[Consigne 1]
Indiquez si chacune des affirmations suivantes concorde avec l'article sur Coluche. Répondez par oui ou non, puis citez les mots décisifs du texte : (a) Coluche est mort à 41 ans dans un accident de voiture ; (b) Coluche s'est porté candidat à l'élection présidentielle de 1981 ; (c) l'humoriste appréciait la solitude.
[Consigne 2]
D'après l'article sur Coluche, auprès de qui et dans quelle ville Michel Colucci a-t-il acquis son surnom ?
[Consigne 3]
Poursuivez l'article consacré à Coluche à partir de sa dernière phrase.

Clown de légende

Coluche, 30 ans après

C'est un héros aux multiples facettes. Enfoiré au grand cœur, homme politique d’un instant, maître de l’humour corrosif et potache, comique dramatique, roi du bitume fauché en plein vol. Le 19 juin 1986, la France est sous le choc. Michel Colucci, dit Coluche, meurt dans un tragique accident de moto, à l’âge de 41 ans. « Putain de camion », regrettera son ami Renaud dans une chanson-hommage. Trente ans plus tard, il reste une figure populaire incontestable… et incontestée. Les documentaires se multiplient et glorifient le personnage, saint des saints, roi de la provocation et de « ceux qui n’ont plus rien ». Le comique est devenu un mythe.

Pourtant, il n’a pas toujours eu l’aura magnétique qu’on lui connaît aujourd’hui. De son vivant, le trouble-fête dérange. Il est détesté et souvent menacé. Certains n’apprécient pas son humour subversif et son implication politique, notamment sa candidature à l’élection présidentielle de 1981. Mais le clown est aussi triste. Toujours entouré de sa bande de potes, l’humoriste n’aime pas la solitude et traverse des périodes sombres. Coluche était bien un homme avant d’être une icône, complexe et torturé, avec ses tares et ses faiblesses.

Poésie de la bêtise

Coluche tente de jouer du violon avec des gants de boxe. (DEVILLE CHRISTIAN/SIPA)

Le fils d'immigré italien a acquis son surnom auprès de ses camarades de classe, à Montrouge, explique Sandro Cassati dans la biographie « Coluche, du rire aux larmes ». Forte tête, le petit Michel contredit ses professeurs et amuse les autres avec ses pitreries. Sans doute était-il prédestiné à faire rire. Ce costume de clown, il lui colle à la peau. Littéralement. Dès ses débuts sur scène, Coluche adopte la salopette bleue, clin d’œil à ses origines populaires, le tee-shirt jaune et le nez rouge qui l’identifient aux yeux du public. Si l’homme est difficile à saisir, le personnage, lui, est reconnaissable entre mille.

[Données fournies]
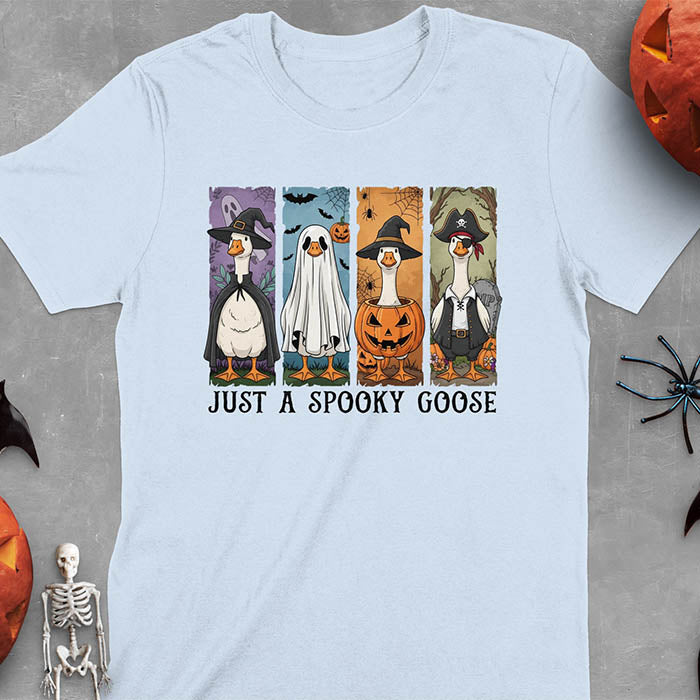 Light blue Halloween Just a Spooky Goose t-shirt featuring ghost, pumpkin, witch, and pirate goose designs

[Résultat 1]
(a) Non : « meurt dans un tragique accident de moto, à l’âge de 41 ans ».
(b) Oui : « sa candidature à l’élection présidentielle de 1981 ».
(c) Non : « l’humoriste n’aime pas la solitude ».

[Résultat 2]
Auprès de ses camarades de classe, à Montrouge.

[Résultat 3]
Coluche fait ses débuts au Café de la gare, fourmilière de nouveaux talents comme Miou-Miou, Patrick Dewaere, Renaud ou Gérard Depardieu. C'est en 1974 qu’il se lance en solo avec son one-man show Mes adieux au Music Hall. Dans l’attente des résultats de l’élection présidentielle, il déclame « L’histoire d’un mec » à la télévision. C’est un sketch absurde mais hilarant, qui détonne dans le paysage audiovisuel de l’époque, d’ordinaire tiré à quatre épingles.

Le grand public le découvre sous les traits d'un benêt attachant, qui débite son histoire drôle avec difficulté. Ce personnage un peu beauf, grossier « mais jamais vulgaire » selon le comique, deviendra sa marque de fabrique. Avec sa « poésie de la bêtise » revendiquée, le style Coluche est né.

« Je ne joue que des cons, parce que j'ai le sentiment que le mal du siècle, c'est la connerie »

D'emblée, le clown en habits d’ouvrier ne fait pas l’unanimité. Les plus âgés n’apprécient guère son humour outrancier. Il faut dire que Coluche n’épargne personne. Les flics, les hommes politiques, les racistes, et surtout, les cons, sont ses cibles favorites. Ces personnages, Coluche les met en scène, les incarne pour mieux les dénoncer. 

Un mec qui dérange

Coluche candidat à l'élection présidentielle française en 1980. (GINIES/SIPA

Rapidement, le provocateur est omniprésent. Sur scène, mais aussi à la télévision, au cinéma, à la radio. Ultra médiatisé, Coluche fréquente le milieu du show-biz, les chanteurs, les acteurs de renom, ses amis journalistes de Charlie Hebdo. Il est devenu incontournable, mais il agace.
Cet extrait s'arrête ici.